→ Provided material:

#####

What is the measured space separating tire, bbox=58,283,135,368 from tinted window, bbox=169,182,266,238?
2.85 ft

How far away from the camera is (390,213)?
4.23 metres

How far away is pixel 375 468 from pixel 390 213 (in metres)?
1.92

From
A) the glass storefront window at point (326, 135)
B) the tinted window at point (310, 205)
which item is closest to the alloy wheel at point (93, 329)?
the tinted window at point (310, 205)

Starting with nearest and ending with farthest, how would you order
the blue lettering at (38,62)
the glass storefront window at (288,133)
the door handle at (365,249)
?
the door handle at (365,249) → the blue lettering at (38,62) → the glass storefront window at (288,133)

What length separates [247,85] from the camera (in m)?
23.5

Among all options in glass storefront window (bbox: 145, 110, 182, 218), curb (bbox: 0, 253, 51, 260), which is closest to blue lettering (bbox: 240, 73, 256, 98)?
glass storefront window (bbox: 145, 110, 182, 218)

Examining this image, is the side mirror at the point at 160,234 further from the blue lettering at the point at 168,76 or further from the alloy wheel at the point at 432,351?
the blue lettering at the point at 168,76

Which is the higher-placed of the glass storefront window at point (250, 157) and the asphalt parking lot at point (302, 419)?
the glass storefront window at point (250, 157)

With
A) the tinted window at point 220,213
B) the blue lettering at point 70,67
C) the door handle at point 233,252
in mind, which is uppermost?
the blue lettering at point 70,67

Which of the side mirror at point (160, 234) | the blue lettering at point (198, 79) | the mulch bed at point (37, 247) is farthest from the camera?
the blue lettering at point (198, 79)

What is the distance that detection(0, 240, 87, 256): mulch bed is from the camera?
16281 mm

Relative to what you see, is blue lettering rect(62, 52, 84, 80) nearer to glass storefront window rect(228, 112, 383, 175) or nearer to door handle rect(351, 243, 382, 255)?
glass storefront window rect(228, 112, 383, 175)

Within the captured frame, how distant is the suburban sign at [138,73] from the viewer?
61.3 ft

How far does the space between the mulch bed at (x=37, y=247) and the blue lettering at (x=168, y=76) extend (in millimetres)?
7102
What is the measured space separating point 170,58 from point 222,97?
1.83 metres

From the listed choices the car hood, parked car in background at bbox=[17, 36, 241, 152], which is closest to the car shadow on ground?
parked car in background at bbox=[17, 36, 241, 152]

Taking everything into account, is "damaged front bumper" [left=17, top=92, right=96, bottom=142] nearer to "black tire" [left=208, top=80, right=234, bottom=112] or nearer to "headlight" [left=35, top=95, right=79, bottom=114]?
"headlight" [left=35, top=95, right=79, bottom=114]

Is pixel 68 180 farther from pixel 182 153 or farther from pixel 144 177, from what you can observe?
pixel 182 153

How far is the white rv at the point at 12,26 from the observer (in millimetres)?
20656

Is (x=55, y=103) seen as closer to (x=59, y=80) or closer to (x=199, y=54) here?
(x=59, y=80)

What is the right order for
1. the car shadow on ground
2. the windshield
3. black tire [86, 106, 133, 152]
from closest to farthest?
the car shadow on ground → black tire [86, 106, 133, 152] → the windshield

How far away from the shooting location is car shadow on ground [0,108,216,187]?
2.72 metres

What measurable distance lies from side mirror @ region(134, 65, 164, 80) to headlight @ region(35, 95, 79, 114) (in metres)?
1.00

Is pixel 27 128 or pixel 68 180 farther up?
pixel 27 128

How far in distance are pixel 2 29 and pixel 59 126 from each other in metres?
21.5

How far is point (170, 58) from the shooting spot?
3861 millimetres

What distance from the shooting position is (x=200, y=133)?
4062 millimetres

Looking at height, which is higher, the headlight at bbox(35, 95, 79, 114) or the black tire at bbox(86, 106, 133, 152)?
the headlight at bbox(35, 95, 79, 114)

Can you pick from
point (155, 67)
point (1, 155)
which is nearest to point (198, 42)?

#####

Recast every line of the material above as a numbered list, leaving out the blank lines.

→ Solved exercise:
1. What is the measured space separating tire, bbox=58,283,135,368 from tinted window, bbox=169,182,266,238?
2. 2.85 ft
3. How far away from the camera is (390,213)?
4. 4.23 metres
5. How far away is pixel 375 468 from pixel 390 213 (in metres)?
6. 1.92
7. From
8. A) the glass storefront window at point (326, 135)
9. B) the tinted window at point (310, 205)
10. which item is closest to the alloy wheel at point (93, 329)?
11. the tinted window at point (310, 205)
12. Starting with nearest and ending with farthest, how would you order
13. the blue lettering at (38,62)
14. the glass storefront window at (288,133)
15. the door handle at (365,249)
16. ?
17. the door handle at (365,249) → the blue lettering at (38,62) → the glass storefront window at (288,133)
18. What length separates [247,85] from the camera (in m)?
19. 23.5
20. Among all options in glass storefront window (bbox: 145, 110, 182, 218), curb (bbox: 0, 253, 51, 260), which is closest to blue lettering (bbox: 240, 73, 256, 98)?
21. glass storefront window (bbox: 145, 110, 182, 218)
22. Examining this image, is the side mirror at the point at 160,234 further from the blue lettering at the point at 168,76 or further from the alloy wheel at the point at 432,351?
23. the blue lettering at the point at 168,76
24. Which is the higher-placed of the glass storefront window at point (250, 157) and the asphalt parking lot at point (302, 419)?
25. the glass storefront window at point (250, 157)
26. With
27. A) the tinted window at point 220,213
28. B) the blue lettering at point 70,67
29. C) the door handle at point 233,252
30. in mind, which is uppermost?
31. the blue lettering at point 70,67
32. Which of the side mirror at point (160, 234) | the blue lettering at point (198, 79) | the mulch bed at point (37, 247) is farthest from the camera?
33. the blue lettering at point (198, 79)
34. What is the distance that detection(0, 240, 87, 256): mulch bed is from the camera?
35. 16281 mm
36. Relative to what you see, is blue lettering rect(62, 52, 84, 80) nearer to glass storefront window rect(228, 112, 383, 175) or nearer to door handle rect(351, 243, 382, 255)?
37. glass storefront window rect(228, 112, 383, 175)
38. Within the captured frame, how distant is the suburban sign at [138,73] from the viewer?
39. 61.3 ft
40. How far does the space between the mulch bed at (x=37, y=247) and the blue lettering at (x=168, y=76) extend (in millimetres)?
41. 7102
42. What is the measured space separating point 170,58 from point 222,97?
43. 1.83 metres
44. From the listed choices the car hood, parked car in background at bbox=[17, 36, 241, 152], which is closest to the car shadow on ground?
45. parked car in background at bbox=[17, 36, 241, 152]
46. Taking everything into account, is "damaged front bumper" [left=17, top=92, right=96, bottom=142] nearer to "black tire" [left=208, top=80, right=234, bottom=112] or nearer to "headlight" [left=35, top=95, right=79, bottom=114]?
47. "headlight" [left=35, top=95, right=79, bottom=114]
48. Is pixel 68 180 farther from pixel 182 153 or farther from pixel 144 177, from what you can observe?
49. pixel 182 153
50. How far is the white rv at the point at 12,26 from the observer (in millimetres)?
51. 20656
52. Is (x=55, y=103) seen as closer to (x=59, y=80) or closer to (x=199, y=54) here?
53. (x=59, y=80)
54. What is the right order for
55. 1. the car shadow on ground
56. 2. the windshield
57. 3. black tire [86, 106, 133, 152]
58. from closest to farthest?
59. the car shadow on ground → black tire [86, 106, 133, 152] → the windshield
60. How far away from the shooting location is car shadow on ground [0,108,216,187]?
61. 2.72 metres
62. What measurable distance lies from side mirror @ region(134, 65, 164, 80) to headlight @ region(35, 95, 79, 114) (in metres)?
63. 1.00
64. Is pixel 27 128 or pixel 68 180 farther up?
65. pixel 27 128
66. How far in distance are pixel 2 29 and pixel 59 126 from each other in metres?
67. 21.5
68. How far is point (170, 58) from the shooting spot?
69. 3861 millimetres
70. What distance from the shooting position is (x=200, y=133)?
71. 4062 millimetres
72. Looking at height, which is higher, the headlight at bbox(35, 95, 79, 114) or the black tire at bbox(86, 106, 133, 152)?
73. the headlight at bbox(35, 95, 79, 114)
74. Can you pick from
75. point (155, 67)
76. point (1, 155)
77. which is nearest to point (198, 42)?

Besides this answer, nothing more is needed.